A partire dai dati sul Prodotto Interno Lordo in Sardegna, sul reddito delle famiglie sarde e sul mercato del lavoro, potrebbero essere necessari tre anni per tornare ai valori di crescita del 2019 e per sconfiggere gli effetti provocati dalla pandemia e dai provvedimenti adottati per contrastarla.
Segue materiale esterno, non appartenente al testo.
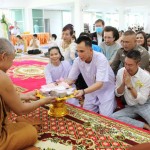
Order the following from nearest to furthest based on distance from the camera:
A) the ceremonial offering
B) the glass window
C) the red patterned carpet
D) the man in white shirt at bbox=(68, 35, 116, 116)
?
the red patterned carpet
the ceremonial offering
the man in white shirt at bbox=(68, 35, 116, 116)
the glass window

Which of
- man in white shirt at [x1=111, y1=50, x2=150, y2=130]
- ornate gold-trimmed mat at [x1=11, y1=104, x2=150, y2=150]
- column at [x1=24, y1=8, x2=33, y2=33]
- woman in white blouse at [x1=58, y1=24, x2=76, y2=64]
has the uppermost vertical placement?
column at [x1=24, y1=8, x2=33, y2=33]

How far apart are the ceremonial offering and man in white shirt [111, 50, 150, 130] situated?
620 mm

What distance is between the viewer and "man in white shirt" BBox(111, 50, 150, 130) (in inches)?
92.9

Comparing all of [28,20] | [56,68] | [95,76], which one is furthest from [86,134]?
[28,20]

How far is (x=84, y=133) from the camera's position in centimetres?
205

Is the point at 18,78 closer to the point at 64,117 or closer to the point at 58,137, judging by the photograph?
the point at 64,117

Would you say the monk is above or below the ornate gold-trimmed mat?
above

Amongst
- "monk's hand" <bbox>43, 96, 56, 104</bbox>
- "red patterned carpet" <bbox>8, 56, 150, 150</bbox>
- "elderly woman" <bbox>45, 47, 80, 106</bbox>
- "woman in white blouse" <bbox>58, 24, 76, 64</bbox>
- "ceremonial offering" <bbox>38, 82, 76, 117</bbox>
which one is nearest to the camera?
"red patterned carpet" <bbox>8, 56, 150, 150</bbox>

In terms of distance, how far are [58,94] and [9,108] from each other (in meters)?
0.62

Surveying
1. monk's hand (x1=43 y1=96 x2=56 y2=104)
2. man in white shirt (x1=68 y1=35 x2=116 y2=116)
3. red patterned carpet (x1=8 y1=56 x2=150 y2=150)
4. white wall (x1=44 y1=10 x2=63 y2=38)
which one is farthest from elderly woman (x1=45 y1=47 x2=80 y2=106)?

Pure valutando l’ultima previsione del centro studi della Confindustria che prevede per l’Italia una variazione del + 6,1, e in attesa di verificare per la Sardegna il dato reale di fine anno, si è di fronte a una  lunga fase temporale  dove è indispensabile recuperare le conseguenze della crisi pandemica con  una progettualità e una strategia  di governo che solo un Patto sociale e l’unità di intenti può garantire nella individuazione degli obiettivi, nella tempestiva approvazione delle riforme e dei provvedimenti necessari, nella condivisione anche in fase attuativa, nella tempestività della spesa, nella mobilitazione delle migliori risorse umane, nella unità dei sardi per garantire un confronto e un dialogo fattivo tra Regione e Governo nazionale.
La CISL sarda propone dunque alla Regione un Patto sociale incentrato su alcuni punti prioritari per promuovere la crescita e per rilanciare il l lavoro: un Osservatorio Regione e Parti sociali ed economiche e un confronto costante sulle scelte e la spesa riguardanti le diverse fonti di finanziamento, Fondi strutturali europei, PNRR, PON( per quanto verrà trasferito in Sardegna) e Bilancio regionale; un programma pluriennale di politiche attive del lavoro basato sulla occupabilità e sulla formazione per migliorare le competenze dei lavoratori con risorse adeguate e vincolate a una loro cantierabilità per annualità; una legge quadro sulla inclusione sociale che rafforzi la legislazione esistente, quanto a misure e risorse finanziarie, in tema di lotta alle povertà e tutela e diritti degli anziani; una riforma sanitaria incentrata sulla territorialità dei servizi di prevenzione e cura, la copertura delle sedi vacanti dei medici di famiglia nelle diverse comunità, le visite tempestive e le cure per i soggetti fragili e gli anziani; l’avvio di un confronto tra Stato e Regione per un reale riconoscimento dello status di insularità e per il diritto alla mobilità delle persone e delle merci riconoscendo le pari opportunità e costi rispetto alle altre regioni del Paese.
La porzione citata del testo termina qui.